**Textauszug**.
________________

Wiederholt betont er, und sicherlich auf Grundlage eigenster Erfahrungen, daß echte philosophische Gedanken nicht ohne innere Ergriffenheit, ja innere Erschütterung ihres Urhebers zustande kommen, und daß sie auch in ihrer sprachlichen Einkleidung mit dem Kennzeichen eines so gearteten Ursprunges behaftet bleiben. „Les grandes pensées viennent du coeur“ [Die großen Gedanken kommen aus dem Herzen] bekennt er mit Vauvenargues. Das gilt nun in hohem Grade von Schopenhauers eigenen Schriften. Diese tragen bis in die philosophisch tiefsten und kühnsten Darlegungen durchaus den Charakter des Innerlich-Durchkosteten und Selbsterlebten und wirken gerade deshalb auf den empfänglichen Leser so stark. Nicht zu Unrecht sagt Ruyssen, kein Denker seit Pascal habe seinem Werk ein persönlicheres Gepräge verliehen als Schopenhauer.


Auch in den Darstellungen sublimster Willensentäußerung als Krone der Moralität, wie wir sie aus der Feder dieses entschiedenen Willensmenschen besitzen, schwingt von ihm Allerpersönlichstes mit. So tritt zu den biographischen Dokumenten das Zeugnis der Philosophie Schopenhauers selbst, keinen Zweifel gestattend, daß diese Philosophie mit Leben und Charakter ihres Schöpfers psychologisch in engem Zusammenhang und demgemäß mit ihnen in innerer Übereinstimmung steht. Die Frage nach der Einheit zwischen Leben und Lehre, zwischen Persönlichkeit und Werk kann unter diesem Gesichtspunkt nur in positivem Sinne beantwortet werden. Schopenhauer „steckt“ tatsächlich „selbst ganz“ in seinem Werk.*

* Aus: Heinrich Hasse , Schopenhauer , München 1926, S. 70 ff.

________________

**Vorliegende Angaben**.
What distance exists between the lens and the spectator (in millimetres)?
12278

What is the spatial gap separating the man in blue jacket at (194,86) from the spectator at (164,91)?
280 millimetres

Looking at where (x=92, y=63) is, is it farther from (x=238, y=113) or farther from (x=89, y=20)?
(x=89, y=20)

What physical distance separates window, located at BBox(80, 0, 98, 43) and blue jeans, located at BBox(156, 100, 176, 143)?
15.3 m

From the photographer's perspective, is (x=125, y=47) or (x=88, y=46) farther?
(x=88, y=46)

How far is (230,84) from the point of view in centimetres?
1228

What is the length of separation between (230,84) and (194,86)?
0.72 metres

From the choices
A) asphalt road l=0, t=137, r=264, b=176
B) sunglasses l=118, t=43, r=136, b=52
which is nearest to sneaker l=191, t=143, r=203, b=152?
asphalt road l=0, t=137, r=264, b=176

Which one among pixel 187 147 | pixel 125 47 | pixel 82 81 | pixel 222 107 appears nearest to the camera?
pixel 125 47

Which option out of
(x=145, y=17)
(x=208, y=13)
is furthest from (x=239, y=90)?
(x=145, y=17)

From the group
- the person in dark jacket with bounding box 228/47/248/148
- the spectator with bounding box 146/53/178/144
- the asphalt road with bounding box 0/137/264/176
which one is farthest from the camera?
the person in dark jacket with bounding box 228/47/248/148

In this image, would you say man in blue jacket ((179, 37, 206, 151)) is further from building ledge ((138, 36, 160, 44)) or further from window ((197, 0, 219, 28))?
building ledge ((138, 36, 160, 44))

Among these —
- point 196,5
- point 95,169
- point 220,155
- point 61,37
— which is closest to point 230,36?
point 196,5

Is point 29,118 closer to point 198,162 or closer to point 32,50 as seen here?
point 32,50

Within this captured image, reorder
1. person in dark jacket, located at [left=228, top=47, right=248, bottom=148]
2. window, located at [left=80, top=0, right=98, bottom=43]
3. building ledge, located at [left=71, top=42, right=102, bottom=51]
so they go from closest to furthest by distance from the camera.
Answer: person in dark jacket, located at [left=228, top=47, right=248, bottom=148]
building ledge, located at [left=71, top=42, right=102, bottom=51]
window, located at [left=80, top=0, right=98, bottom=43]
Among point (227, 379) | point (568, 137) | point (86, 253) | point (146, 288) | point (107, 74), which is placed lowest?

________________

**Aufgabenstellung**. Gib den Textauszug über Schopenhauer und sein Werk vollständig und wortgetreu wieder.

**Lösung**.
Wiederholt betont er, und sicherlich auf Grundlage eigenster Erfahrungen, daß echte philosophische Gedanken nicht ohne innere Ergriffenheit, ja innere Erschütterung ihres Urhebers zustande kommen, und daß sie auch in ihrer sprachlichen Einkleidung mit dem Kennzeichen eines so gearteten Ursprunges behaftet bleiben. „Les grandes pensées viennent du coeur“ [Die großen Gedanken kommen aus dem Herzen] bekennt er mit Vauvenargues. Das gilt nun in hohem Grade von Schopenhauers eigenen Schriften. Diese tragen bis in die philosophisch tiefsten und kühnsten Darlegungen durchaus den Charakter des Innerlich-Durchkosteten und Selbsterlebten und wirken gerade deshalb auf den empfänglichen Leser so stark. Nicht zu Unrecht sagt Ruyssen, kein Denker seit Pascal habe seinem Werk ein persönlicheres Gepräge verliehen als Schopenhauer.


Auch in den Darstellungen sublimster Willensentäußerung als Krone der Moralität, wie wir sie aus der Feder dieses entschiedenen Willensmenschen besitzen, schwingt von ihm Allerpersönlichstes mit. So tritt zu den biographischen Dokumenten das Zeugnis der Philosophie Schopenhauers selbst, keinen Zweifel gestattend, daß diese Philosophie mit Leben und Charakter ihres Schöpfers psychologisch in engem Zusammenhang und demgemäß mit ihnen in innerer Übereinstimmung steht. Die Frage nach der Einheit zwischen Leben und Lehre, zwischen Persönlichkeit und Werk kann unter diesem Gesichtspunkt nur in positivem Sinne beantwortet werden. Schopenhauer „steckt“ tatsächlich „selbst ganz“ in seinem Werk.*

* Aus: Heinrich Hasse , Schopenhauer , München 1926, S. 70 ff.